REQUEST A
According to the Muskoka District elections text, how many members make up the Muskoka District Council?

TEXT
>>>>>

= 2022 Muskoka District municipal elections =

Elections were held in the Muskoka District Municipality of Ontario on October 24, 2022 in conjunction with municipal elections across the province.

==Muskoka District Council==
The Muskoka District Council, is made up of a 23 member council which includes the mayors of its six municipalities, three councillors each from Bracebridge, Gravenhurst, Huntsville and Muskoka Lakes, two each from Lake of Bays and Georgian Bay, plus a District Chair which is elected by council following the election.

| Position | Elected |
Chair
Bracebridge
| Mayor | Rick Maloney |
| District Councillor | Don Smith |
| District Councillor | Brenda Rhodes |
| District Councillor | Tatiana Sutherland |
Georgian Bay
| Mayor | Peter Koetsier (acclaimed) |
| District Councillor, Wards 1 & 3 | Brian Bochek (acclaimed) |
| District Councillor, Wards 2 & 4 | Peter Cooper (acclaimed) |
Gravenhurst
| Mayor | Heidi Lorenz |
| District Councillor | Sandy Cairns |
| District Councillor | Erin Strength |
| District Councillor | Peter M. Johnston |
Huntsville
| Mayor | Nancy Alcock |
| District Councillor | Scott Morrison |
| District Councillor | Dan Armour |
| District Councillor | Bob Stone |
Lake of Bays
| Mayor | Terry Glover |
| District Councillor, Franklin & Sinclair Wards | Mike Peppard |
| District Councillor, Ridout & McLean Wards | Robert Lacroix (acclaimed) |
Muskoka Lakes
| Mayor | Peter Kelley |
| District Councillor, Ward 1 | Ruth Nishikawa (acclaimed) |
| District Councillor, Ward 2 | Allen Edwards (acclaimed) |
| District Councillor, Ward 3 | Guy Burry (acclaimed) |

==Bracebridge==
The following were the results for mayor and district council in Bracebridge.

<<<<<

REQUEST B
Render the records as a Markdown table with columns Row and Line, covering everything from the line containing "In the snapshot presented here, among" down to the end of the records and omitting blank lines. Leave the pictures out of the table.

DATA RECORDS
>>>>>

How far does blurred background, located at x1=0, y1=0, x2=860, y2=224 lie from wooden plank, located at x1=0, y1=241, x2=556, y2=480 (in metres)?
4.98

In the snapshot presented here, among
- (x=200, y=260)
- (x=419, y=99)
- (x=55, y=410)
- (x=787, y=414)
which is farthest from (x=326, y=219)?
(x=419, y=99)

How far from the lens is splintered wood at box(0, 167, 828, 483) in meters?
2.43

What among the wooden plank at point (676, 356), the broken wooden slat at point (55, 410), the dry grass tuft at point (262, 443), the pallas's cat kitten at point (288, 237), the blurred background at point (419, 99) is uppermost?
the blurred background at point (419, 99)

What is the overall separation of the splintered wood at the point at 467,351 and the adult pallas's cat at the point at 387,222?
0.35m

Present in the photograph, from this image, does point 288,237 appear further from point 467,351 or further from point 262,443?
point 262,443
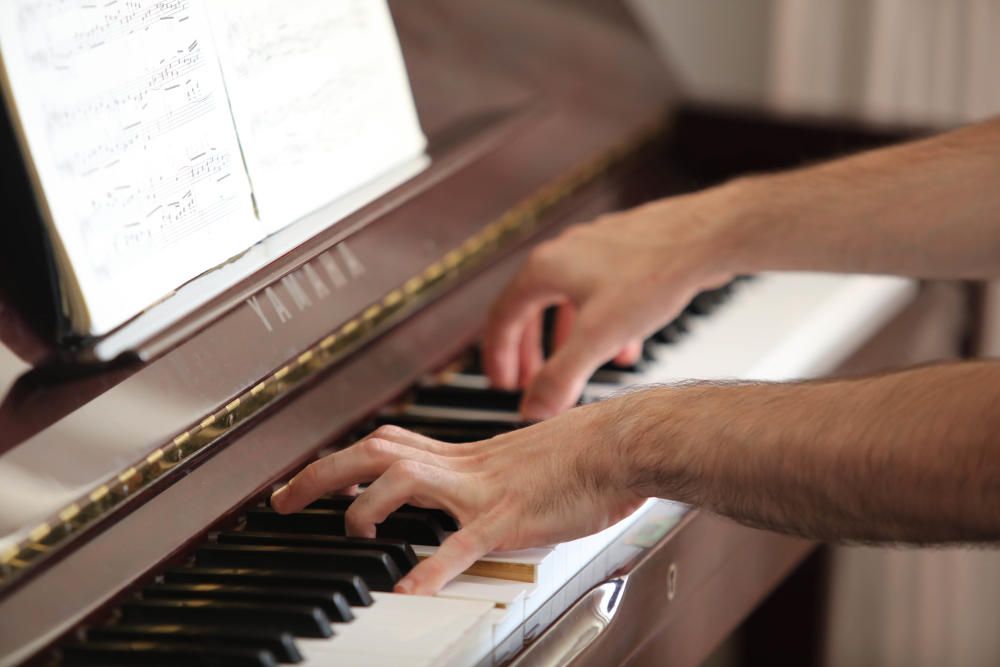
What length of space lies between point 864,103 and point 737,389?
5.16 feet

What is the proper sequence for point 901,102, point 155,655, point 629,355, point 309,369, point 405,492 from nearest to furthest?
point 155,655, point 405,492, point 309,369, point 629,355, point 901,102

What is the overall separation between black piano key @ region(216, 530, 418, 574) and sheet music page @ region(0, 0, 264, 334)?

<<<<<

TASK SOLUTION A
23 members.

TASK SOLUTION B
| Row | Line |
|---|---|
| 1 | In the snapshot presented here, among |
| 2 | - (x=200, y=260) |
| 3 | - (x=419, y=99) |
| 4 | - (x=55, y=410) |
| 5 | - (x=787, y=414) |
| 6 | which is farthest from (x=326, y=219)? |
| 7 | (x=419, y=99) |
| 8 | How far from the lens is splintered wood at box(0, 167, 828, 483) in meters? |
| 9 | 2.43 |
| 10 | What among the wooden plank at point (676, 356), the broken wooden slat at point (55, 410), the dry grass tuft at point (262, 443), the pallas's cat kitten at point (288, 237), the blurred background at point (419, 99) is uppermost? |
| 11 | the blurred background at point (419, 99) |
| 12 | What is the overall separation of the splintered wood at the point at 467,351 and the adult pallas's cat at the point at 387,222? |
| 13 | 0.35m |
| 14 | Present in the photograph, from this image, does point 288,237 appear further from point 467,351 or further from point 262,443? |
| 15 | point 262,443 |
| 16 | What length of space lies between point 864,103 and point 737,389? |
| 17 | 5.16 feet |
| 18 | What is the proper sequence for point 901,102, point 155,655, point 629,355, point 309,369, point 405,492 from nearest to furthest? |
| 19 | point 155,655, point 405,492, point 309,369, point 629,355, point 901,102 |
| 20 | What is the overall separation between black piano key @ region(216, 530, 418, 574) and sheet music page @ region(0, 0, 264, 334)? |